First published in The Big Issue Magazine.
Dalai Lama and Happiness Experts (635 KB)
Not so long ago, Monique Hohnberg attended a conference on the wonders of the human mind. She learned some useful things and was exposed to some, um, unusual ideas. But, all in all, she didn’t let them go to her head.
The Dalai Lama was definitely in the building. The queue for the Mind and its Potential conference snaked back half a kilometre. Noticing I wasn’t wearing a pass, a staff member anxiously approached me. I reassured her my media pass was waiting for me beyond the metal-detectors and x-ray machines. Luckily, I only had water on me or it may have proved too much for her. I’m sure she wanted to smell it. Bomb-makers are giving coloured drinks and coffee a very bad name.
The conference brought together international experts on the mind. First up was the Dalai Lama. The interviewer spoke at length, but what was the question? I cringed through more muddled questioning while the Dalai Lama tried to respond. Finally, exhausted, he uttered the words: “I don’t know”, which received overwhelming applause.

§ **Data excerpts**
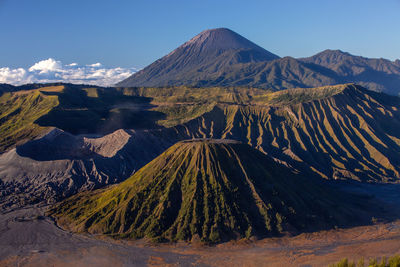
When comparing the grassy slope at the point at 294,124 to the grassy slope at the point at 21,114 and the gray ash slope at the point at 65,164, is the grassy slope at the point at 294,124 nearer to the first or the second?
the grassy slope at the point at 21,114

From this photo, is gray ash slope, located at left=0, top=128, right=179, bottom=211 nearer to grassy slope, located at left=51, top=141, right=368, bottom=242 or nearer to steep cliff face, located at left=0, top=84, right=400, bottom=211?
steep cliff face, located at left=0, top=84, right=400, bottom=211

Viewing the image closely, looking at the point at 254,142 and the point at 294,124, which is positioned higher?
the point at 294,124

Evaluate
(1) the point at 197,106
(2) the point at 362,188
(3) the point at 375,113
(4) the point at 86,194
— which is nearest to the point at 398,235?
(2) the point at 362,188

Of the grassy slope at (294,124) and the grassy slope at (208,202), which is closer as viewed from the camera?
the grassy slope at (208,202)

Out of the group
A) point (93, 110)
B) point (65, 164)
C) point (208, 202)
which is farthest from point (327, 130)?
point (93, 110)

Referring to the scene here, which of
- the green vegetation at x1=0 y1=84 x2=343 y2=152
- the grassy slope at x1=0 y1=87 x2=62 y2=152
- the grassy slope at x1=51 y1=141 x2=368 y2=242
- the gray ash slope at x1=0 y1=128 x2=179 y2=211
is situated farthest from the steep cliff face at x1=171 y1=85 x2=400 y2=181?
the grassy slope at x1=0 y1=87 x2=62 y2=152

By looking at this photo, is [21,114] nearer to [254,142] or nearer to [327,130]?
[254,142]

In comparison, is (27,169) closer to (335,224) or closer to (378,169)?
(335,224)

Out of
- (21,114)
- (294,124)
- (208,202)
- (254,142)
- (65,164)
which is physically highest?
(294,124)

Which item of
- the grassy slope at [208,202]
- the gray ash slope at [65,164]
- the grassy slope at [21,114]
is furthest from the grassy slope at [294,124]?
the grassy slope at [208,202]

--

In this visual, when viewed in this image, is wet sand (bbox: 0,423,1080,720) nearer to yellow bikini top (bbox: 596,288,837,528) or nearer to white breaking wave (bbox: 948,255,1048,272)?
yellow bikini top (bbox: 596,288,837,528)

§ **Goal of the exercise**
Write out the passage from the conference article verbatim, starting at the words "Not so long" and ending after the words "very bad name.".

§ **Written response**
Not so long ago, Monique Hohnberg attended a conference on the wonders of the human mind. She learned some useful things and was exposed to some, um, unusual ideas. But, all in all, she didn’t let them go to her head.
The Dalai Lama was definitely in the building. The queue for the Mind and its Potential conference snaked back half a kilometre. Noticing I wasn’t wearing a pass, a staff member anxiously approached me. I reassured her my media pass was waiting for me beyond the metal-detectors and x-ray machines. Luckily, I only had water on me or it may have proved too much for her. I’m sure she wanted to smell it. Bomb-makers are giving coloured drinks and coffee a very bad name.